Carcinomas typically spread first to draining lymph nodes and then onto blood-borne distant sites. Sarcomas tend to spread via the blood stream. Name some common sites of blood-borne metastases.

Answer 39

Lung, bone, liver and brain.

Question 40

Which neoplasms most frequently spread to the bone?

Answer 40

Breast, bronchus, kidney, thyroid and prostate.

Question 41

Some malignant tumours are very aggressive and metastasise early in their course and others never metastasise; give examples of each.

Answer 41

Aggressive - small cell bronchial carcinoma.

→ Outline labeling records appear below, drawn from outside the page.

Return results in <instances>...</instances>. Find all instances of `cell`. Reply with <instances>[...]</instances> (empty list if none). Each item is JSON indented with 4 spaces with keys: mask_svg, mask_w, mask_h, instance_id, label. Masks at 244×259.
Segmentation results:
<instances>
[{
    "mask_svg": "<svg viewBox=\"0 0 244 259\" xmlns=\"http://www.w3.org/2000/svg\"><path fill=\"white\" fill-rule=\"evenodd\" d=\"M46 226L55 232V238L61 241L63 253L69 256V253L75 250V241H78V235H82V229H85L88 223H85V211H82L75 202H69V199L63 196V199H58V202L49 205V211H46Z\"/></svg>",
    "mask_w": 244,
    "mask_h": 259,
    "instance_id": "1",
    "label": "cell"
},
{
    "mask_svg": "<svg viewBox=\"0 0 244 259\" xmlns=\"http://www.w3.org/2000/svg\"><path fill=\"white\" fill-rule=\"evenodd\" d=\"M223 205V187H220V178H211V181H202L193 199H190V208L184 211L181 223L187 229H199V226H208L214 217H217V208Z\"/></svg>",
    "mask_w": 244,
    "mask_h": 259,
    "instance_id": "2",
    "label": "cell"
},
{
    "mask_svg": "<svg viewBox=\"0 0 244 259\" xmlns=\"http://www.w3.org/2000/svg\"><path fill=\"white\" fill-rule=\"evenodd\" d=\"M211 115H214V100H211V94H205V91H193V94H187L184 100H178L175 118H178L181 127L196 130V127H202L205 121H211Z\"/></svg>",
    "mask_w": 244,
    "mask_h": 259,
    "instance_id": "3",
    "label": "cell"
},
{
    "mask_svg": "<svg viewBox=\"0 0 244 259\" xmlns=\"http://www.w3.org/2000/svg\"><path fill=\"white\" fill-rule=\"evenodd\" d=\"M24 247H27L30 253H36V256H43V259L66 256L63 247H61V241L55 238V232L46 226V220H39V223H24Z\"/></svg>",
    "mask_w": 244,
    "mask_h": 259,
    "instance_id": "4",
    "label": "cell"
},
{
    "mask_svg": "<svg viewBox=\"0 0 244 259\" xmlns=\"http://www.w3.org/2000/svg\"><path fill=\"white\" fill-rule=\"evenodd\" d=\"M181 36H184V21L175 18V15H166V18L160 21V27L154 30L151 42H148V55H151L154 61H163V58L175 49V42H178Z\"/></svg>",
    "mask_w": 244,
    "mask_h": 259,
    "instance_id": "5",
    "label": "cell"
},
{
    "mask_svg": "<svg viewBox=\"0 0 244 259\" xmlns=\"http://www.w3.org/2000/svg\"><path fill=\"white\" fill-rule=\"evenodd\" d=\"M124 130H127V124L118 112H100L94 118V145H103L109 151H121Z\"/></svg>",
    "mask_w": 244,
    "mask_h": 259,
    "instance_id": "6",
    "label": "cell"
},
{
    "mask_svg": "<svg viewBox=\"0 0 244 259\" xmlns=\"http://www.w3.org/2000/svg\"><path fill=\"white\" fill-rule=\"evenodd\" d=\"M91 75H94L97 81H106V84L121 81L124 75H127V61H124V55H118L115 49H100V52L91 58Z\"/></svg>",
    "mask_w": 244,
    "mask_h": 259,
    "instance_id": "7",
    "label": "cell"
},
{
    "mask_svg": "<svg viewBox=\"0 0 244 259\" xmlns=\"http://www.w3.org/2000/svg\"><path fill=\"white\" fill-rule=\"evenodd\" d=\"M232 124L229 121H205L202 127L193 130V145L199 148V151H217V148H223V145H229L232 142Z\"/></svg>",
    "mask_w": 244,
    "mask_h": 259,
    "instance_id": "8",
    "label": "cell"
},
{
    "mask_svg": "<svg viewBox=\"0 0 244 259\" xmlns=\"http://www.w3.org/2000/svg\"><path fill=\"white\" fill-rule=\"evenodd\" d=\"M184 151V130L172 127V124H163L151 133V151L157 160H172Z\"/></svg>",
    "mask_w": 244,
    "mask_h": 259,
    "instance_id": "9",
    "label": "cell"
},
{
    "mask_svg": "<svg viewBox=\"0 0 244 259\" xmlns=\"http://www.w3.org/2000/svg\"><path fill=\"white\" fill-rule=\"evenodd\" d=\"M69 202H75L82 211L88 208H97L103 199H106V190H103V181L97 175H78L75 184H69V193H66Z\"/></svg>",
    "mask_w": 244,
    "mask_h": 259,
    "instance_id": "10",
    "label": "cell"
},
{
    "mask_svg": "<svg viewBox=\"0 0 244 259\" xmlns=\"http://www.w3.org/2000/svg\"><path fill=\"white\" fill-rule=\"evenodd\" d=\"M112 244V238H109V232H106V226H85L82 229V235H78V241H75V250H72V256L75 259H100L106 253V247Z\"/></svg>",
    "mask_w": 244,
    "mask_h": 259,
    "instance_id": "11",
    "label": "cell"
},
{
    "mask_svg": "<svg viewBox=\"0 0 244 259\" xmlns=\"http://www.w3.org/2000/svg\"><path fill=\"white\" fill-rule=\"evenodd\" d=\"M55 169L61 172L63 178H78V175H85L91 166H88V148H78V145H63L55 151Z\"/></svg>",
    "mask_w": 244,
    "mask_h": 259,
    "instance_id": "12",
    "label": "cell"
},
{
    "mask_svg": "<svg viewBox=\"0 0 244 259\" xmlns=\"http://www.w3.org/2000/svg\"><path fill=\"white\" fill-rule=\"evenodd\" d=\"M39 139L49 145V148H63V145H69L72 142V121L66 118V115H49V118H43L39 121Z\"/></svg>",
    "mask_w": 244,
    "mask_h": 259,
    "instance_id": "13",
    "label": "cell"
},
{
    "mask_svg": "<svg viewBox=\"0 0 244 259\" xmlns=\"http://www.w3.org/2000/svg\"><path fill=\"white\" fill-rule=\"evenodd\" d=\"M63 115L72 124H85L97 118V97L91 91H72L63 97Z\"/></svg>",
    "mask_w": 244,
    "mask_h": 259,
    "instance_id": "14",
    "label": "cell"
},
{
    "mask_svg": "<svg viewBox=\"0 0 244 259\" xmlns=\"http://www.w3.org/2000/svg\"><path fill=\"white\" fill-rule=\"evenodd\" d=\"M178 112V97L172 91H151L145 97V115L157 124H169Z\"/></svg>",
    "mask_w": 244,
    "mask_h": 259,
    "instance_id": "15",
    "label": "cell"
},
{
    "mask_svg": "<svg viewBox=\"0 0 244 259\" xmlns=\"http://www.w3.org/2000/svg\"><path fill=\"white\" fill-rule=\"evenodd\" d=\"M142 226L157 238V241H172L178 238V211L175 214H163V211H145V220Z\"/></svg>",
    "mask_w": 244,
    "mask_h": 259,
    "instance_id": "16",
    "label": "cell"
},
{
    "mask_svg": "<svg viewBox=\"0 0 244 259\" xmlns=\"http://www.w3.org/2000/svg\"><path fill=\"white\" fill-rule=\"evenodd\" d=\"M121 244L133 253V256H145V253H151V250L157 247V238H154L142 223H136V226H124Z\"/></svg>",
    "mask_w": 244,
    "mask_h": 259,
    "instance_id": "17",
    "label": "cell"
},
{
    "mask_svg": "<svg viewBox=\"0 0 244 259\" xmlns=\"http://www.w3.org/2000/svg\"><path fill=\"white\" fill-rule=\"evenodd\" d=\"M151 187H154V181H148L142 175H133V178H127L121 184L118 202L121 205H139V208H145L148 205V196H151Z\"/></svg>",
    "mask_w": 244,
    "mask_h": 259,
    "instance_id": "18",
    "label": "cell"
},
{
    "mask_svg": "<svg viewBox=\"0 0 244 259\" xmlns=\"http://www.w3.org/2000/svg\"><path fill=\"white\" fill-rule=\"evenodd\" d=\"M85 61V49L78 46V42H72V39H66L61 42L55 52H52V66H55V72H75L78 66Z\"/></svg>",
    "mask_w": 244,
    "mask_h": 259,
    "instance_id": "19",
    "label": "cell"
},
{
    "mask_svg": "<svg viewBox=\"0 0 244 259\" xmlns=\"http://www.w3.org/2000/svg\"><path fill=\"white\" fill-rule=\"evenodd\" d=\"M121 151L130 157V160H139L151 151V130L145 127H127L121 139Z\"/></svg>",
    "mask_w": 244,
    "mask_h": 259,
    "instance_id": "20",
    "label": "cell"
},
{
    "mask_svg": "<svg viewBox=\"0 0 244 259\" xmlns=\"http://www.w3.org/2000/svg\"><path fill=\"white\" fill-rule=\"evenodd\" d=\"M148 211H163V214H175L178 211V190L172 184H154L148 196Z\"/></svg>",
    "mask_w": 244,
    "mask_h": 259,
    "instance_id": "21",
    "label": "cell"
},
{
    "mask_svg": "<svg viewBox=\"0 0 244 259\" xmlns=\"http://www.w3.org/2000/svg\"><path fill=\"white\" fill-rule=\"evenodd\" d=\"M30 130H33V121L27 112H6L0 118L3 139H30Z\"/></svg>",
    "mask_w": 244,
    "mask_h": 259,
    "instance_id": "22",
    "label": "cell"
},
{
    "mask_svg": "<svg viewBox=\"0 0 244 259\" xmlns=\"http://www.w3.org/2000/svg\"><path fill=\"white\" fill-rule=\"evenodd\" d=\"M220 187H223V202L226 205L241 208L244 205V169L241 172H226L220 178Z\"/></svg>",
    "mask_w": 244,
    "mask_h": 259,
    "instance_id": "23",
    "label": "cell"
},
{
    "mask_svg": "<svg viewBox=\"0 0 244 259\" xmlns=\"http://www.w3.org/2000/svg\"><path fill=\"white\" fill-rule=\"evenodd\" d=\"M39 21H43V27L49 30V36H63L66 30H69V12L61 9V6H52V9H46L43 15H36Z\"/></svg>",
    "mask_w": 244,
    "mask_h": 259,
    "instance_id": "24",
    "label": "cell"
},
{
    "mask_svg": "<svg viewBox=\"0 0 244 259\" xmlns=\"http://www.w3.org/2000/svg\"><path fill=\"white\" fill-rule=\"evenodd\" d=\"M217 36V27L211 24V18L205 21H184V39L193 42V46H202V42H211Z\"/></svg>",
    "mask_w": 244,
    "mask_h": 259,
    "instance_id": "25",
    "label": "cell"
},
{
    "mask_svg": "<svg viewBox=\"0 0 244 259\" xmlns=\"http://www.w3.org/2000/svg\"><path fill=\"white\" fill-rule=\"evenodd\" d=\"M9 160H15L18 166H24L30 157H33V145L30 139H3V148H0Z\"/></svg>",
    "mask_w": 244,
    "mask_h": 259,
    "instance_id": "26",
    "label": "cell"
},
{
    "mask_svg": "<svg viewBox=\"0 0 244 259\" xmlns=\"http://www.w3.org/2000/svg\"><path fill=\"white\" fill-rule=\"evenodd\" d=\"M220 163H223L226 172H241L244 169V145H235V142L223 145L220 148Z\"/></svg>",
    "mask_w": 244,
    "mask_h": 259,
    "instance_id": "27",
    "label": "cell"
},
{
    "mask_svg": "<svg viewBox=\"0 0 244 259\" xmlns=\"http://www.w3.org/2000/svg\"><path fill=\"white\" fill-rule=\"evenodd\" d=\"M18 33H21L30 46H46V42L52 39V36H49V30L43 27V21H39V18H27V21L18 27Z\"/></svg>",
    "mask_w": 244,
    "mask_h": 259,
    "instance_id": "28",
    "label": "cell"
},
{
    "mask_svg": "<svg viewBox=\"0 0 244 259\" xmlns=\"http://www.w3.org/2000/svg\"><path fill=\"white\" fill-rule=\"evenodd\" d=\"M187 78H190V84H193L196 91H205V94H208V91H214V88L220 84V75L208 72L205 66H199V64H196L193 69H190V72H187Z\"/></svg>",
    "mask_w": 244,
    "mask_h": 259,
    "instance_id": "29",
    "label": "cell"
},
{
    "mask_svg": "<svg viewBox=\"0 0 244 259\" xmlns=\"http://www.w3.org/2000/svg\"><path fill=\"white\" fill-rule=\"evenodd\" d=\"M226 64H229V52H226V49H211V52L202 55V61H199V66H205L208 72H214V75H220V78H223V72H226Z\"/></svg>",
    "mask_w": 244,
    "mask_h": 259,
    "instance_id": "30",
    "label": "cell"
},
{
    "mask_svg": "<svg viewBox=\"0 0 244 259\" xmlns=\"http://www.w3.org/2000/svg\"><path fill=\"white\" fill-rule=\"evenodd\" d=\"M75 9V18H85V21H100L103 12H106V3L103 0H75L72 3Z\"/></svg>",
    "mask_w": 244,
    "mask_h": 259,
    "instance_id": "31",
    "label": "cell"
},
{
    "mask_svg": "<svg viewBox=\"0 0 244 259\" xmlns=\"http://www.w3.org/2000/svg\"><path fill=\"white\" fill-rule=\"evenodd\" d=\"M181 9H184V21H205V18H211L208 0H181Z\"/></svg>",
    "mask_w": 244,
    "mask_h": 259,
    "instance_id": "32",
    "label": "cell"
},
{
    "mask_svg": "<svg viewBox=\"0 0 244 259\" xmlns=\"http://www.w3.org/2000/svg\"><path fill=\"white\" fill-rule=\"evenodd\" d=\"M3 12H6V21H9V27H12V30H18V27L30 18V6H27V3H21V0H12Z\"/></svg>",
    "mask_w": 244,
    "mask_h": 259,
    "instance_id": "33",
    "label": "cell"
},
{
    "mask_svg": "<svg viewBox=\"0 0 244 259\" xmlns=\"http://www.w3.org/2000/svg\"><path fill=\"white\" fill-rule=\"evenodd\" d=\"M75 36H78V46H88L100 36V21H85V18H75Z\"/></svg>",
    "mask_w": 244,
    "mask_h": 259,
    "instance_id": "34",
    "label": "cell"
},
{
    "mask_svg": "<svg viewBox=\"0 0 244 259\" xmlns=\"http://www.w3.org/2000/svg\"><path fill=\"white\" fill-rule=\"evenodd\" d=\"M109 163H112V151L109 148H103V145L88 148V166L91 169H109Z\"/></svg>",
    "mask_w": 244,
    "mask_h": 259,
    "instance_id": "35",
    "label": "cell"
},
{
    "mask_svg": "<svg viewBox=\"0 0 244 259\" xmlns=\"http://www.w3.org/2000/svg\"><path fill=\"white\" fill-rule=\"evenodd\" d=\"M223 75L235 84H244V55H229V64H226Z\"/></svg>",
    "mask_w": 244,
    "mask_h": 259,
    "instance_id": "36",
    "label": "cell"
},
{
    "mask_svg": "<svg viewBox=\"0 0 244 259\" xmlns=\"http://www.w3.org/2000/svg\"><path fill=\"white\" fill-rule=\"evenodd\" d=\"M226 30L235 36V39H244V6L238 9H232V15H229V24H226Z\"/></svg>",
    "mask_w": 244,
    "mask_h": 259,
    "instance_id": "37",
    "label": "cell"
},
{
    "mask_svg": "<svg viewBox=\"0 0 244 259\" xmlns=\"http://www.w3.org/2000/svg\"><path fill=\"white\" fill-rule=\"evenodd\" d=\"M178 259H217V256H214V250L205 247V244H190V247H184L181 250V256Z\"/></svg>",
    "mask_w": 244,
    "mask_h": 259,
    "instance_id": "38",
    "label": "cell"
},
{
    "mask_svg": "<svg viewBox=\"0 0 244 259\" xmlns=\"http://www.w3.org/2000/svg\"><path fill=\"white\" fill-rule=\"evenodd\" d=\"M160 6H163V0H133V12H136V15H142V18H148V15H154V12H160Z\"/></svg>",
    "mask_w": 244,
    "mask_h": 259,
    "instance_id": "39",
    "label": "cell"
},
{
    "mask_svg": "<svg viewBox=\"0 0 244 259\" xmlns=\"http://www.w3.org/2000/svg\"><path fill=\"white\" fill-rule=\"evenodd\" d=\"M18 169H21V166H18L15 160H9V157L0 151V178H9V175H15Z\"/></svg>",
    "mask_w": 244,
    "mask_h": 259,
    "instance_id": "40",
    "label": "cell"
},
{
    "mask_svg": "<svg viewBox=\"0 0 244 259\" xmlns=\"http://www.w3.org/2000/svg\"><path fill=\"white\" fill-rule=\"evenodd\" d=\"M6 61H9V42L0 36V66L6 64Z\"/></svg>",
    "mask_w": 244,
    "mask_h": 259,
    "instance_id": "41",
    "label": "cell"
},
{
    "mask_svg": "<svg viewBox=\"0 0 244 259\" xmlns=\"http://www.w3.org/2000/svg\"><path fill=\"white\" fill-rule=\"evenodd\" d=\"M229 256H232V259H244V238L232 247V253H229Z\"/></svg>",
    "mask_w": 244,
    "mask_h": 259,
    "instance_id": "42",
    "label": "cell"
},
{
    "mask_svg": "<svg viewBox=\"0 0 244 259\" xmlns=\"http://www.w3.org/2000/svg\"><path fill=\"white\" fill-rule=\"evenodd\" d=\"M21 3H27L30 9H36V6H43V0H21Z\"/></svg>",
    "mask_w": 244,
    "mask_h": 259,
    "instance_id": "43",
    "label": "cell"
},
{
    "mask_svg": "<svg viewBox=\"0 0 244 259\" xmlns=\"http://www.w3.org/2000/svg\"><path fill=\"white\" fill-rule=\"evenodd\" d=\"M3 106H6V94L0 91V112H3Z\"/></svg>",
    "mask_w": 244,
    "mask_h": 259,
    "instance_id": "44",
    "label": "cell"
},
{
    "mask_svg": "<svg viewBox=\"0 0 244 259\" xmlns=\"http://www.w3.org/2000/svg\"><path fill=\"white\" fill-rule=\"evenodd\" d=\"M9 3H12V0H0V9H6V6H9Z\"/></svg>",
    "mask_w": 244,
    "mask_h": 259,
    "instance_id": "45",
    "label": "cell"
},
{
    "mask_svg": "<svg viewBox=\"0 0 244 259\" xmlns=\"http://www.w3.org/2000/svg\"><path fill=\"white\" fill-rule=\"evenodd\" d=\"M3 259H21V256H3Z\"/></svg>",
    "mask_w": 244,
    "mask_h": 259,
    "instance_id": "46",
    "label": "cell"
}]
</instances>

Never metastasise - basal cell carcinoma of the skin.

Question 42

What is the basis of cancer staging?

Answer 42

The size of the primary neoplasm is related to the likelihood of any metastases.

Question 43

What are the different ways a neoplasm can affect the host and which are most relevant for benign neoplasms?

Answer 43

Direct local effects - may be due to primary and/or secondary neoplasms and those due to indirect systemic effects (including the effects of tumour burden, secreted hormones and/or miscellaneous effects) - sometimes described as paraneoplastic syndromes.
For benign neoplasms, local effects from the primary and hormonal effects are the most relevant.

Question 44

What are the local effects of primary and secondary neoplasms due to? (4)

Answer 44

1. Direct invasion and destruction of normal tissue.
2. Ulceration at a surface leading to bleeding.
3. Compression of adjacent structures.
4. Blocking tubes and orifices.

Question 45

How do the systemic effects of a neoplasm lead to some of the recognisable symptoms of cancer?

Answer 45

Systemic effects of a neoplasm: increased tumour burden leading to a parasitic effect on the host - together with secreted factors e.g. Cytokines, contributing to reduced appetite and cachexia, malaise, immunosuppression (also due to direct bone marrow destruction) and thrombosis.

Question 46

What type of neoplasms are likely to produce hormones?

Answer 46

Benign neoplasms of endocrine glands are often well differentiated, so produce hormones e.g. Thyroid adenoma produces thyroxine. Malignant tumours may also (sometimes) produce hormones e.g. Bronchial small cell carcinoma may produce ACTH or ADH while bronchial squamous cell carcinoma can make a PTH-like hormone.

Question 47

List some miscellaneous systemic effects of neoplasms.

Answer 47

Neuropathies affecting the brain and peripheral nerves, skin problems such as pruritus (itching) and abnormal pigmentation, fever, finger clubbing and myositis (muscle pain and weakness). Many other signs/symptoms can occur with poorly understood pathogenesis.